The estimated time courses are shown in Figure 5B. As expected, the right DLPFC represents the initial VOI early on. Importantly, the right DLFPC also positively responded to the VOI updating (cluster-forming threshold p < 0.05, cluster mass p < 0.05, FWE corrected across time). The rise of the VOI updating signal lags behind the initial VOI signal in time but the signals go back to baseline in parallel. The estimated time courses look somewhat sluggish, which presumably reflects the temporal nature of our experimental paradigm. After the extra bead, the participants were presented with another screen that incorporated both the initial beads and the extra bead, and they could start making the information-seeking choices only after a jittered delay. Therefore, the VOI representation did not have to be immediately updated to drive information seeking adaptively; indeed, a separate whole-brain analysis that used the canonical double-gamma HRF did not reveal any significant clusters for VOI updating.
This evidence demonstrates that neural representations in the right DLPFC shift from the initial (a priori) VOI to the updated (a posteriori) VOI, suggesting that this brain region dynamically tracks the VOI based on the up-to-date evidence in service of adaptive information seeking over time.
Widespread neural representations of the VOI closer to information seeking
Finally, we examined how the VOI was represented in the brain later in the trials. Although we identified the VOI cluster in the right DLPFC on the initial beads presentation, it is possible that other regions would represent the VOI as the participants started preparing for actual information-seeking choices. We conducted additional whole-brain analyses related to two events, (1) the presentation of the extra bead and (2) onset of the information-seeking screen, and looked for brain regions that represented either the initial VOI (only based on the initially presented beads) or the updated VOI (based both on the initial and extra beads).
These analyses revealed widespread cortical representations of the VOI above and beyond the right DLPFC (Fig. 6A,B; Table 1). The set of regions identified in these analyses was largely consistent regardless of the regressor (initial vs updated VOI) and the timing (extra bead vs information-seeking screen). Most notably, a cluster was found in the dorsomedial prefrontal cortex (DMPFC; largely in the superior frontal gyrus), consistent with previous reports on the representation of the VOI in this region (White et al., 2019; Kaanders et al., 2020).
The VOI is widely represented in time epochs closer to the information-seeking choices. A, B, A number of regions were identified by parametric effects of the initial VOI (red, evaluated based on the initially presented beads only) or the updated VOI (blue, incorporating both the initial and extra beads) on the extra bead presentation (A) or information-seeking screen (B; cluster mass p < 0.05, whole-brain FWE corrected). C, D, Time courses of the initial VOI signal (gray) and the VOI updating signal (purple) in the regions identified by the initial VOI signals in A and B, respectively. Although the clearest evidence of updating was observed in the right DLPFC, there were statistical trends in a few other regions (temporal cluster mass p < 0.10, FWE corrected). Error bars indicate SEM. IPL, Inferior parietal lobule; SFG, superior frontal gyrus; AI, anterior insula; OFC, orbitofrontal cortex; LOC, lateral occipital cortex.

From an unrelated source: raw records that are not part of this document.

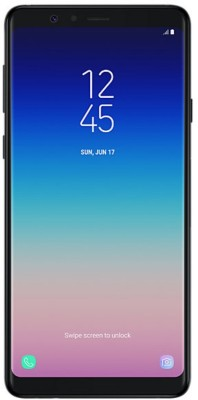 Samsung Galaxy A8 Star 64GB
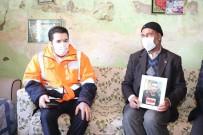 Başkan Sayan, Oğlu Asker Çağındayken PKK'lılar Tarafından Kaçırılan Babayı Bakan Soylu İle Görüştürdü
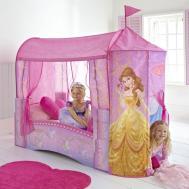 Disney Princess Feature Castle Toddler Bed Mattress New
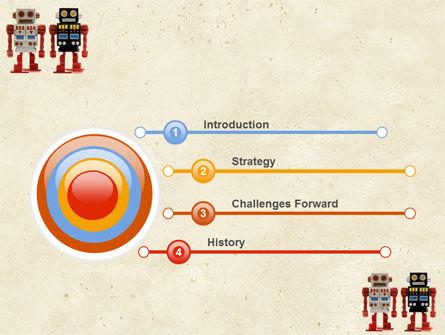 Robots PowerPoint Template, Slide 3, 05005, Technology and Science — PoweredTemplate.com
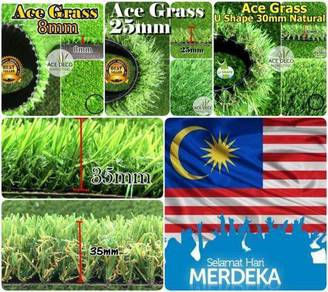 BIG SALE Artificial Grass / Rumput Tiruan Carpet01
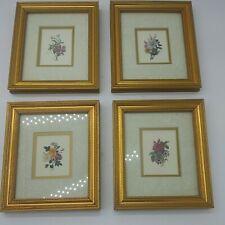 FLORAL BOTANICAL FLOWER ART PRINT  Framed small set 4 matching gold matted 6 x 7
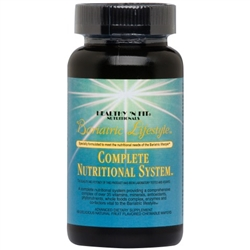 Complete Nutritional System (60 size)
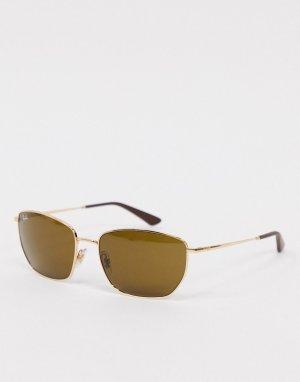 Солнцезащитные очки Rayban с линзами шестиугольной формы в золотистой оправе-Золотой Ray-Ban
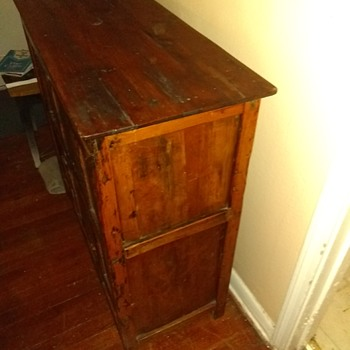 Please help me identify this piece. - Furniture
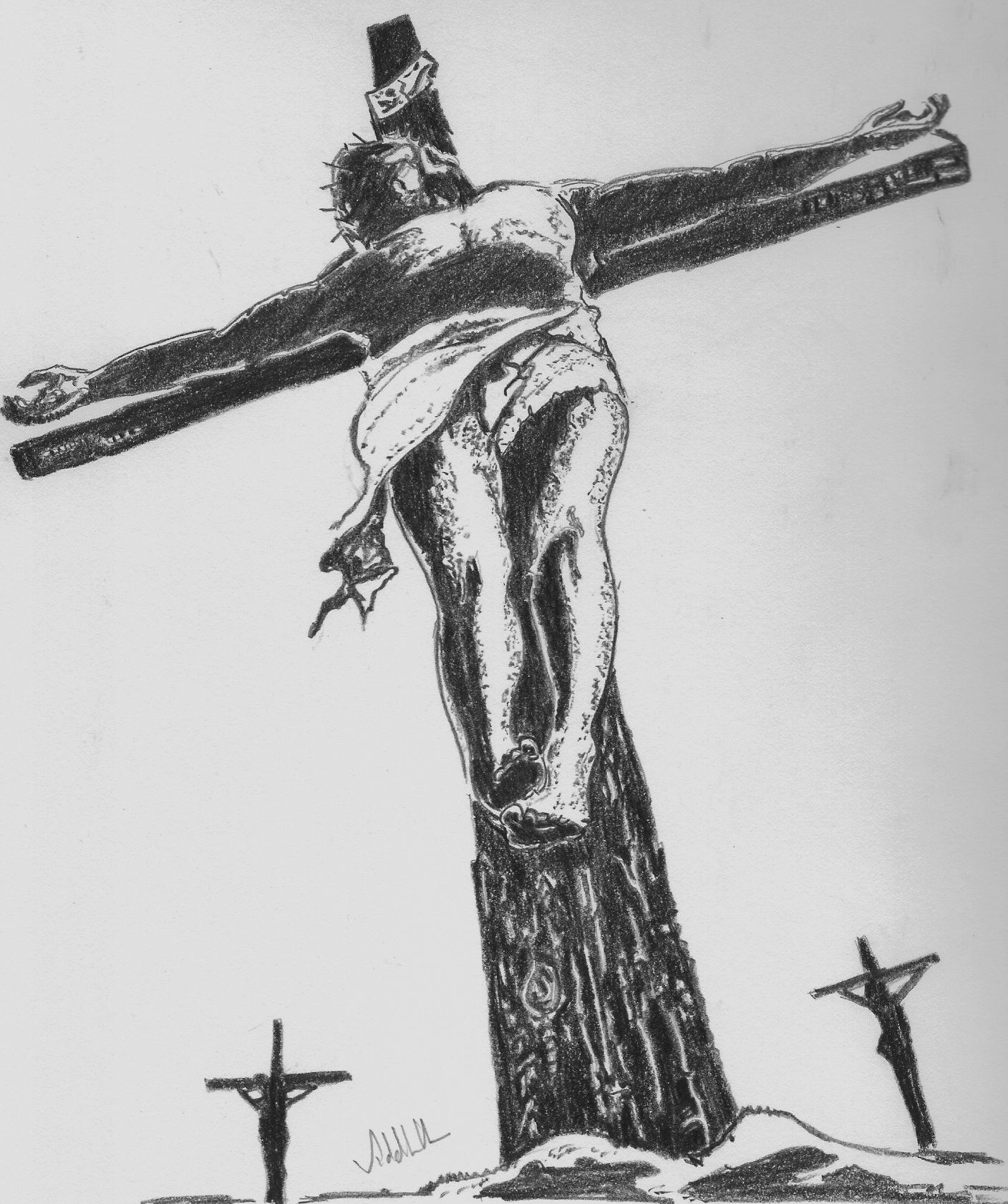 the christian cross seen as a representation of the instrument of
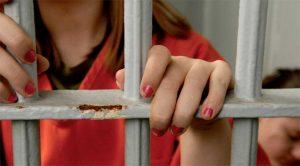 Condenan a 20 años de prisión mujer arregló asesinato de pretendiente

We tested whether these regions show evidence of the VOI updating by conducting the same FIR modeling described above. To maintain the independence of the updating analysis from the ROI definition, we focused on the regions identified by the initial VOI (Fig. 6C,D). Although the only region that exhibited statistically significant updating (p < 0.05) was the right DLPFC, all regions exhibited numerically positive updating signals that are temporally consistent with each other (starting ∼9 s from the extra bead onset or 10.5 s from the information-seeking screen onset), and statistical trends (p < 0.10) were observed in the right supramarginal gyrus, right central orbitofrontal cortex, and right lateral occipital cortex. These suggest that, although the right DLPFC starts to represent the VOI earliest and dynamically tracks the VOI over time, the resultant up-to-date VOI signals are also represented in a network of regions, perhaps to support cognitive or motor processes related to actual information-seeking choices.
Discussion
To make better decisions, we need to seek information adaptively based on what we already know (up-to-date decision evidence) and what is at stake (reward structure). When our knowledge is updated, we need to update the VOI accordingly to decide whether to seek further information. In this study, we used a variant of the beads task to examine how information seeking is shaped by current evidence and asymmetric reward structure and how the VOI is represented and updated in the brain.
We theoretically derived, and empirically verified, the normative prediction that information seeking should be biased by reward asymmetry. To maximize rewards in the upcoming decision, participants sought information more frequently when the current evidence preferred the less rewarding state. This finding is related to, but distinct from, the widespread observation of confirmation biases. Confirmation biases are commonly framed as biases in updating processes and/or decision criteria because of reward asymmetry or other factors such as precommitment (Luu and Stocker, 2018; Talluri et al., 2018; Gesiarz et al., 2019; Leong et al., 2019). We showed that even without such confirmation biases, information-seeking behavior is biased because of reward asymmetry, which is normative from the perspective of reward maximization. Our findings thus raise an important question regarding the extent to which phenomena attributed to confirmation biases could be accounted for by instrumentality-driven information seeking. Furthermore, although the current study used monetary rewards, our theoretical framework can be generalized based on the notion that people assign intrinsic values to beliefs they can hold (Kunda, 1990; Sharot and Garrett, 2016); if people are incentivized to hold certain beliefs, their information seeking would be biased depending on the extent to which the current evidence supports the desirable belief. It is worth noting, however, that the current study only examined reward structures where a correct bet yields asymmetric rewards but an incorrect bet does not. Our theoretical framework needs to be expanded to different reward structures to achieve a more comprehensive understanding of information-seeking biases across domains.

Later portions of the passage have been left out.